§ **TEXTO PARA LEITURA**:
┌────────

Um terço do total de assassinatos registrados nas sete cidades em 2017 foi causado por policiais. Foram 301 assassinatos no ano passado, sendo 201 oriundos de homicídio doloso e oito com caráter culposo. Além disso, 92 pessoas perderam a vida durante 82 registros de ação policial no Grande ABC em 2017.

Levantamento feito pelo Diário considera os registros oficiais de homicídios dolosos (quando há intenção de matar), culposos (quando não há) e boletins de ocorrência de mortes decorrentes de intervenção policial disponibilizados pela SSP (Secretaria da Segurança Pública) em seu site.

Em quatro anos – entre 2013 e 2017 –, as mortes resultantes da atuação de agentes da Segurança Pública aumentaram 82,22% na região. No ano passado, a maior parte dos registros foi observada em Santo André (32). Na sequência aparecem São Bernardo (26) e Mauá (16). A única cidade que não teve ocorrências do tipo foi Rio Grande da Serra.

└────────

§ **TAREFAS PROPOSTAS**:
1) Repita sem alterações o trecho do texto para leitura que começa nas palavras "Levantamento feito pelo" e termina depois de "Grande da Serra.".
2) Liste todas as cidades que o texto para leitura cita pelo nome.
Use apenas o texto para leitura.

Uma série de registros
┌────────

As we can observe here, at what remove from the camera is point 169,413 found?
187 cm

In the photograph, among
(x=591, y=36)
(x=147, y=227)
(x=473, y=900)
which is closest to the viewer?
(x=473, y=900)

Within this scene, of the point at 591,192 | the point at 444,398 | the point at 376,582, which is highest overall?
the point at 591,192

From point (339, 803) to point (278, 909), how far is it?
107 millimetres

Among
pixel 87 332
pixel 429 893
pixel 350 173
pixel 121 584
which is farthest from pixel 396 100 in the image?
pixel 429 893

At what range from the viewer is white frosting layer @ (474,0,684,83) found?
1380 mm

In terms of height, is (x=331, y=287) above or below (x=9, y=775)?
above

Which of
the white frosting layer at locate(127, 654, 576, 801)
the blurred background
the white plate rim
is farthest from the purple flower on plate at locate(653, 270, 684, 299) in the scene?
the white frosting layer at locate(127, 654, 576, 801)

└────────
┌────────

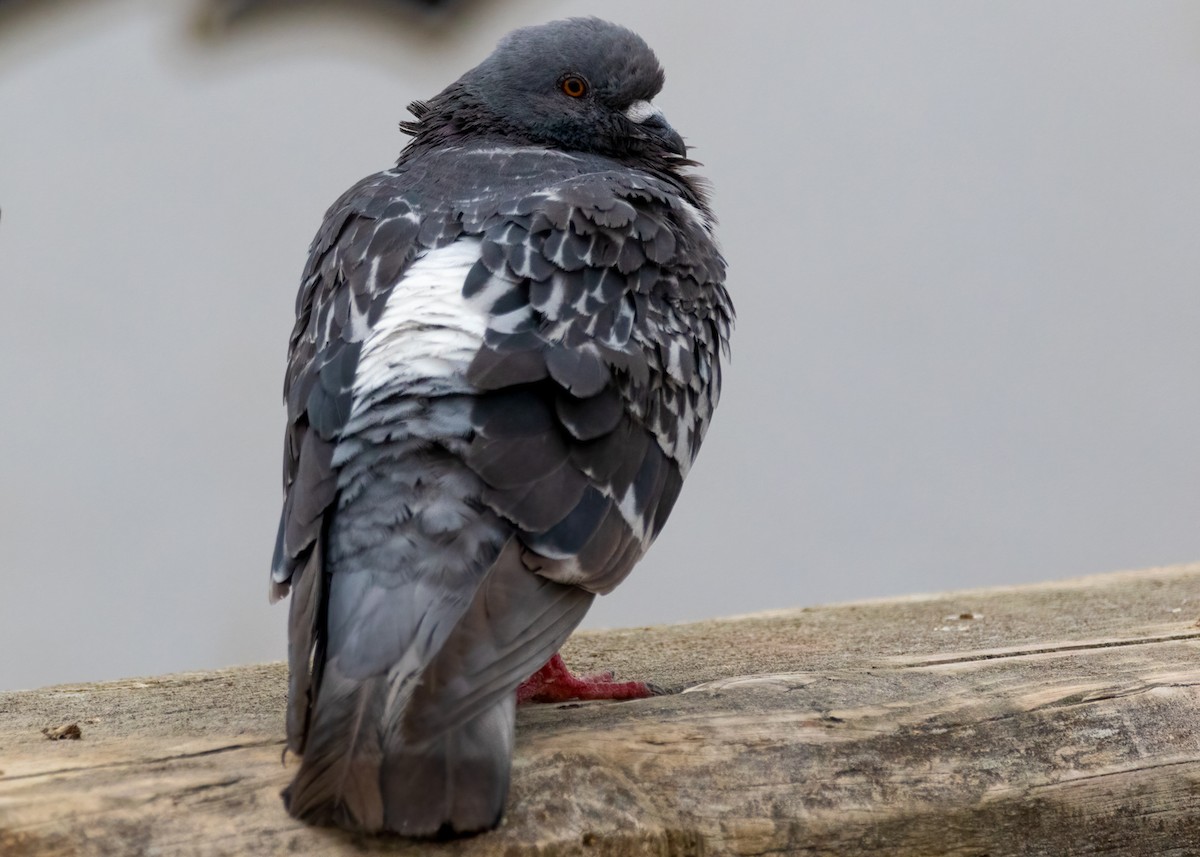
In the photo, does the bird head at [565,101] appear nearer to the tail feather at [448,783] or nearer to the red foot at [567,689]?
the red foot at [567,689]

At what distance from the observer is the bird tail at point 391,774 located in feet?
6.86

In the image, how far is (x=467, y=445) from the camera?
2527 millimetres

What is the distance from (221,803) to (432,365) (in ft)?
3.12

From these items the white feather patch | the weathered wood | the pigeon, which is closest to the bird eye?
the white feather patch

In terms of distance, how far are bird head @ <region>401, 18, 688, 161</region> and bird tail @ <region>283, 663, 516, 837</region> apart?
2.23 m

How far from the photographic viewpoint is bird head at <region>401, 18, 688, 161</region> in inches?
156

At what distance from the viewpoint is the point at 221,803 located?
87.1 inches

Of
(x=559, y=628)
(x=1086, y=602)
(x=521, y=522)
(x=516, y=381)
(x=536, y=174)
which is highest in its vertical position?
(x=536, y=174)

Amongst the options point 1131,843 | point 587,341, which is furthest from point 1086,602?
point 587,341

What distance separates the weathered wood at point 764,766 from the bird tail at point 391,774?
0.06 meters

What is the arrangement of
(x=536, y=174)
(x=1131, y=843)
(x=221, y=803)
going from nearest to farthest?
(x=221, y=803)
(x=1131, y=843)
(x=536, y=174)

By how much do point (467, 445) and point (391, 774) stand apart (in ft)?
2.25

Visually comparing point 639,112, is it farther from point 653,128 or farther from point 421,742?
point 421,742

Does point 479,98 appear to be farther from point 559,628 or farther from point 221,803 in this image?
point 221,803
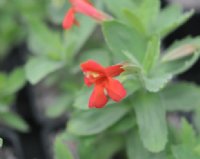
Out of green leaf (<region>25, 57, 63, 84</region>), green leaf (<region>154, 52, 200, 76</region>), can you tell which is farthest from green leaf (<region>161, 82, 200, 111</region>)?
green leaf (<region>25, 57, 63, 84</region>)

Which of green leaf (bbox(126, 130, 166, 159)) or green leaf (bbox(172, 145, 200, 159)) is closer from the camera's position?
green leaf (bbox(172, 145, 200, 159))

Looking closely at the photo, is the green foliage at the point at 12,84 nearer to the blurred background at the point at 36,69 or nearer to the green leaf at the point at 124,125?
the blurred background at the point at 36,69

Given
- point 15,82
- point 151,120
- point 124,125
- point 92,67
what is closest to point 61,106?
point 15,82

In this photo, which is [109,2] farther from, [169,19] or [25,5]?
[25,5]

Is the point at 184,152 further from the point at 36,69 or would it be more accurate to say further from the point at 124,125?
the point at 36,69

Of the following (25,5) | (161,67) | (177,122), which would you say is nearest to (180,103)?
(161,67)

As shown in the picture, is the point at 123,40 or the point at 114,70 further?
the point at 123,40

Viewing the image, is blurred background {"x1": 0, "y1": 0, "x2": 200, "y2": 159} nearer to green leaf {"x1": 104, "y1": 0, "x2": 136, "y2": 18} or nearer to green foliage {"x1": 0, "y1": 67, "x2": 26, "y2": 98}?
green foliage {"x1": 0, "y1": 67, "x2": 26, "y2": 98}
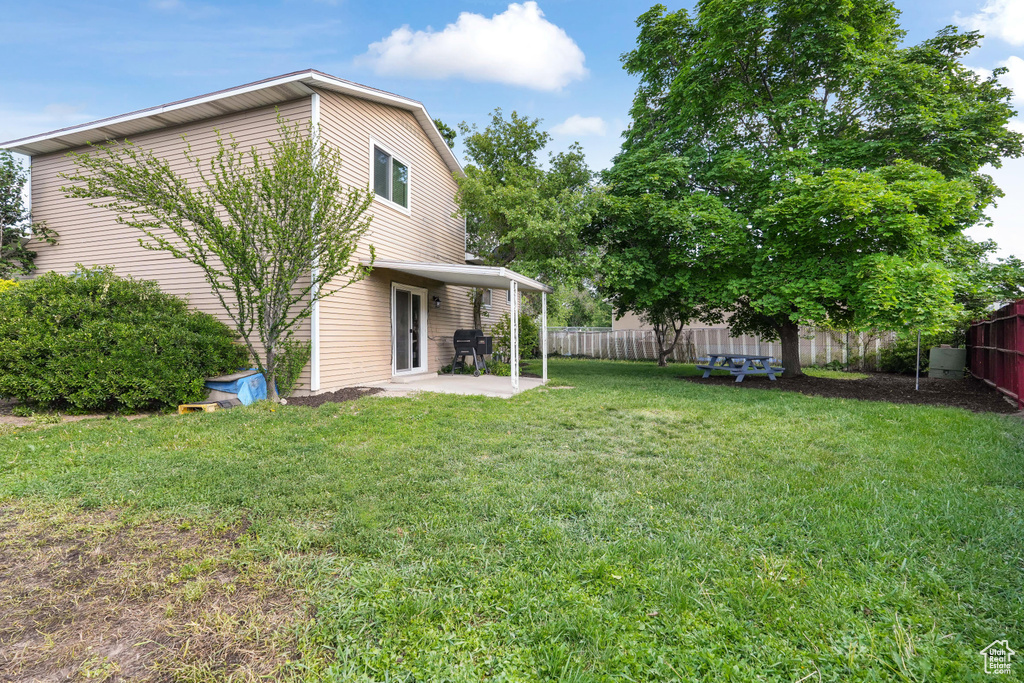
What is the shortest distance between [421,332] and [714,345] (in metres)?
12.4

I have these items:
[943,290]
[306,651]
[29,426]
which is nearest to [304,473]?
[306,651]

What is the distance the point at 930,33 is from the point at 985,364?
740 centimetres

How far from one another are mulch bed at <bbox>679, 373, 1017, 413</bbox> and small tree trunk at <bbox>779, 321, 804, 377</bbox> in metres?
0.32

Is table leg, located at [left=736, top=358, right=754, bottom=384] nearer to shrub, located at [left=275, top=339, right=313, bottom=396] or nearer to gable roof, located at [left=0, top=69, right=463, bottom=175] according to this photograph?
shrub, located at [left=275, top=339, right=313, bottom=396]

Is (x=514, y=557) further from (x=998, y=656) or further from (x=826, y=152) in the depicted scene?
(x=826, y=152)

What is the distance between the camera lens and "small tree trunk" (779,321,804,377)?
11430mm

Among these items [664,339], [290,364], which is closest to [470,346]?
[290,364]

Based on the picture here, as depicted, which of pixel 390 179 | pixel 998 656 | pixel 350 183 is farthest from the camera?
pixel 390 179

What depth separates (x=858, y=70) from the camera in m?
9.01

└────────
┌────────

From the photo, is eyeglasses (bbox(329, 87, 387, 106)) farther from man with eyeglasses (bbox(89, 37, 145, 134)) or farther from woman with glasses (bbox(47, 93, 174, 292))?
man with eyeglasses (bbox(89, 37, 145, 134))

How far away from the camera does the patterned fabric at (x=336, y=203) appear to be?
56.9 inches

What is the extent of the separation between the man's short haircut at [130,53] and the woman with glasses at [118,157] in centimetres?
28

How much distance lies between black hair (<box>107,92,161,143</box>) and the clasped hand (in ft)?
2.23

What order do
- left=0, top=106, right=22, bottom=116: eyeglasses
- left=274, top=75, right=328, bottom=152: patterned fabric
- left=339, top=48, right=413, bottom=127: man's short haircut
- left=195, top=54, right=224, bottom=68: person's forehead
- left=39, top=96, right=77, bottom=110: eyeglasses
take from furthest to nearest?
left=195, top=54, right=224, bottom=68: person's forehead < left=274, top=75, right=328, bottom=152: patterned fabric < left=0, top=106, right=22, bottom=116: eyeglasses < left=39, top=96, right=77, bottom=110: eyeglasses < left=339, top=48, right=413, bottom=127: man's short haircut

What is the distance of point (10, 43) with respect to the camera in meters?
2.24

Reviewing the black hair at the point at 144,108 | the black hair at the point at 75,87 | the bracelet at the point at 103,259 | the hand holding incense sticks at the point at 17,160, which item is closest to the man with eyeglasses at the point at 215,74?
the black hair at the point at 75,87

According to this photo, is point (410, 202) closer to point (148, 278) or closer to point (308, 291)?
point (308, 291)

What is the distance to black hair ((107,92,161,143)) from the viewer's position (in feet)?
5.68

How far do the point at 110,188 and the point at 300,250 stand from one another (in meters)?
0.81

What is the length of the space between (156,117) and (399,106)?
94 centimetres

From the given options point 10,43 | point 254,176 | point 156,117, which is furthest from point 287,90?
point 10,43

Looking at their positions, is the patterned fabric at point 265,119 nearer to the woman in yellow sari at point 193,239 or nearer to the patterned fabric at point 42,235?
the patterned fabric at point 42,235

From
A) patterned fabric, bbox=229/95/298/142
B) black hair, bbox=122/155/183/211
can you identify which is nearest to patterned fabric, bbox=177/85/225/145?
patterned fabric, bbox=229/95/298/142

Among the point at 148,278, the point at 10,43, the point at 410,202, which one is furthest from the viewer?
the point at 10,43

└────────

§ **RESPOSTAS POR TAREFA**:
1)
Levantamento feito pelo Diário considera os registros oficiais de homicídios dolosos (quando há intenção de matar), culposos (quando não há) e boletins de ocorrência de mortes decorrentes de intervenção policial disponibilizados pela SSP (Secretaria da Segurança Pública) em seu site.

Em quatro anos – entre 2013 e 2017 –, as mortes resultantes da atuação de agentes da Segurança Pública aumentaram 82,22% na região. No ano passado, a maior parte dos registros foi observada em Santo André (32). Na sequência aparecem São Bernardo (26) e Mauá (16). A única cidade que não teve ocorrências do tipo foi Rio Grande da Serra.

2) Santo André, São Bernardo, Mauá, Rio Grande da Serra